The girl's screams pierced the air even more frantically than before. Pace slammed his elbows backward, hitting Homer in his soft storekeeper's belly. He writhed sideways, allowing his brother's blows to strike Homer more than himself, and in that instant, he brought his boot up again in a kick he had almost perfected. Charlie screamed in agony and bent double.

By the time Carlson Nicholls arrived, Pace was little more than a bruised and mangled mannequin in Homer's powerful arms. The older man roared for a halt, but the fight had nearly reached its natural end. Carlson gave his eldest son a look of disgust, then turned his scorn to the boy slumped on the floor, barely breathing.

"By hell and damnation, boy, when you goin' to learn? If that don't beat all, a boy of mine defendin' the virtue of a nigger 'stead of stickin' it in where it belongs. You ain't never had a gallup of sense and you never will. Mama's boy, that's what you are. Ain't never goin' to 'mount to nothin' a'tall. Get your be-hind outa here and back to your mammy's skirts where you belong. Lord a'mighty, I don't know where you came from, but you ain't none of mine. Get your ass outa here, y'hear?"

Cursing and kicking, he forced Pace to crawl out of the cabin, out of the way of his elders and betters. Then Carlson turned and gave one last warning over his shoulder to the hulking young men panting and rubbing bruised fists, "Y'all keep it down out here, y'hear? You don't want your mamas hearing what you been up to."

He walked out, leaving the young black girl to the tender mercies of four furious young men.

Pace caught a rickety porch post and hauled himself upright. Glaring at the big-bellied man who didn't claim to be his father, he spat out, "You better run them out of there before I come back with a gun."

"You ain't goin' nowhere, you stupid young pup, or I'll make you stand in line and put it to her just like the rest of 'em. It's time that girl's been of some use around here. A little white blood will improve the breedin' stock. It's about time you got your dick off and learned what's it like to be a real man. Now get the hell out of my sight before I take it into my head to whup the tar out of you."

Since he was about to disgrace himself by emptying the contents of his stomach, Pace hauled himself off the porch and out of sight. Shame crawled under his skin, shame and disgust and a festering hatred that he couldn't control. He wouldn't ever amount to anything. He couldn't even help those who counted on him for his help. He could never look Tessie in the eyes again. Damn, but she was only thirteen years old. She wasn't even a woman yet. She was just a little bitty girl. Bile roiled in his stomach and he spilled his guts into the potato patch out behind the kitchen garden.
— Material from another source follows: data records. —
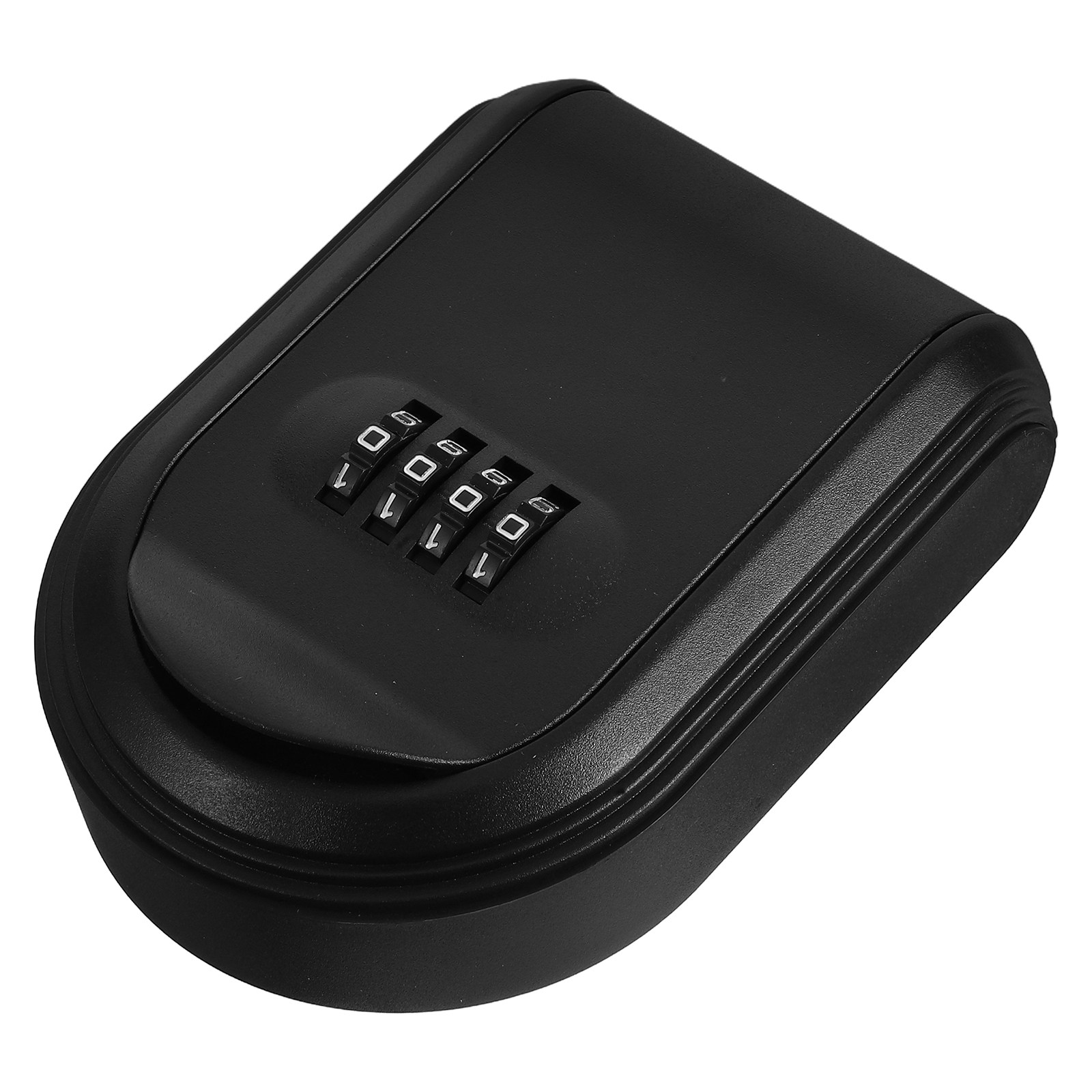 Boîte à clés murale noire en A - Lockbox Key Secure avis et prix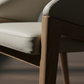 Selma Wood Dining Chair - Angle 2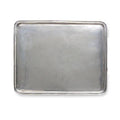 Pewter Rectangle Tray I34202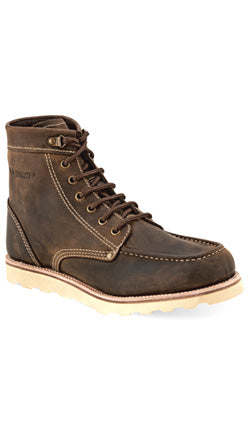 Men's Leather Outdoor Boots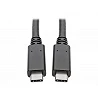 Eaton Tripp Lite Series USB-C Cable (M/M)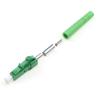 Buy cheap LC Simplex Fiber Optic Connector Parts With Pull Bar 3.0 Fiber LC Uniboot Connector from wholesalers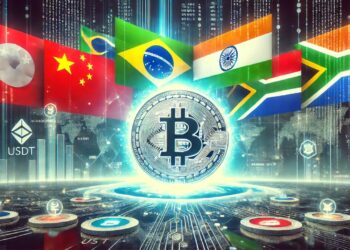 Transformar los BRICS con bitcoin, proponen desde ciudadela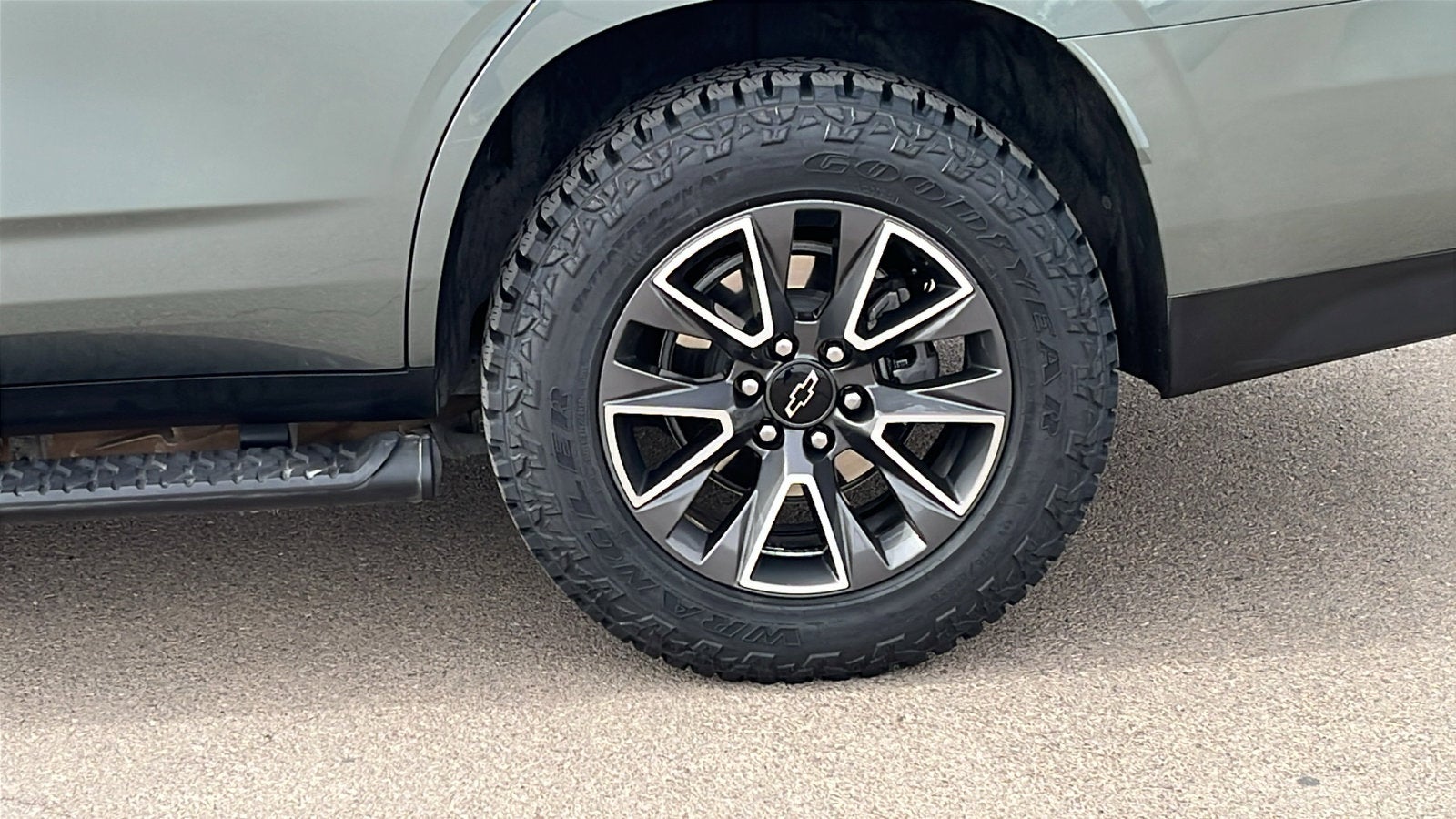 2024 Chevrolet Tahoe Z71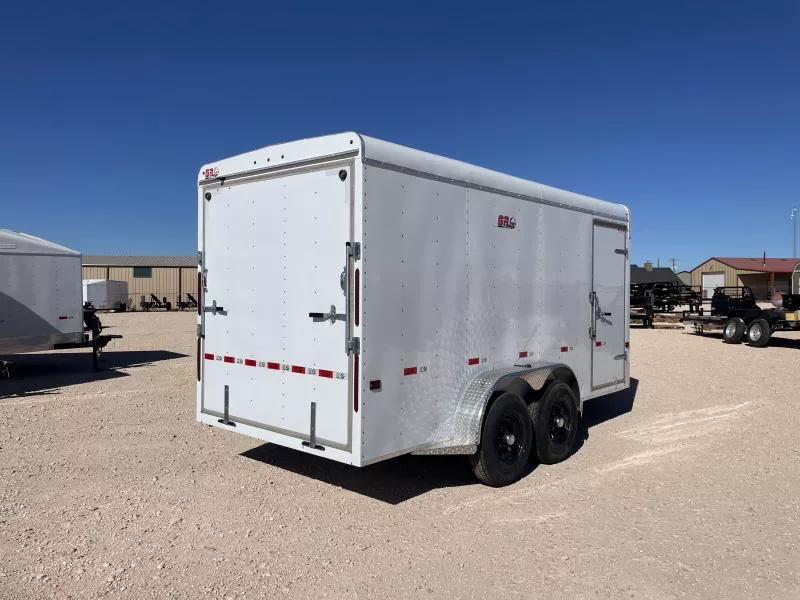 new Cargo (Enclosed) Trailers GR Trailers Other for sale, in Seminole, TX Thumbnail 3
He'd learned not to cry many long years ago, and he didn't cry now. He just let the hate build up inside him, nourishing his rage, feeding his determination. He would bring them down someday. He already had the basic tools in his hands. He might not be tall and strong like his brother. He might not have riches and power like Homer and his ilk, but he knew how to hurt them where it hurt the most—in their pockets.